**Work instruction**
From the line that contains "V06682 Aerial flying" down to the last line of the listing below, reproduce each line exactly but not the pictures.
START Dataset content
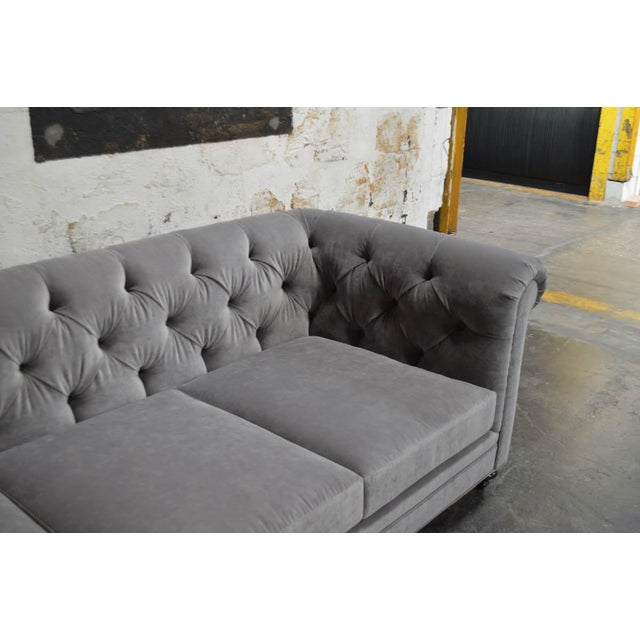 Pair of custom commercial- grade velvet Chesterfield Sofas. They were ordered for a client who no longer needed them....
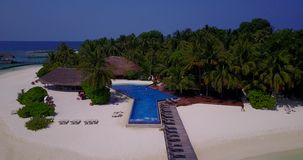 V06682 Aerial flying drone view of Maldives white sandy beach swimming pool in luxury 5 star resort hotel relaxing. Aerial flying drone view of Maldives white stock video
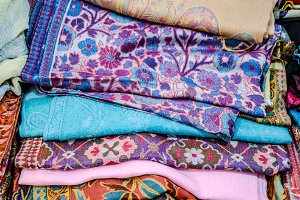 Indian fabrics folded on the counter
END Dataset content
**Output for this task**
 V06682 Aerial flying drone view of Maldives white sandy beach swimming pool in luxury 5 star resort hotel relaxing. Aerial flying drone view of Maldives white stock video
 Indian fabrics folded on the counter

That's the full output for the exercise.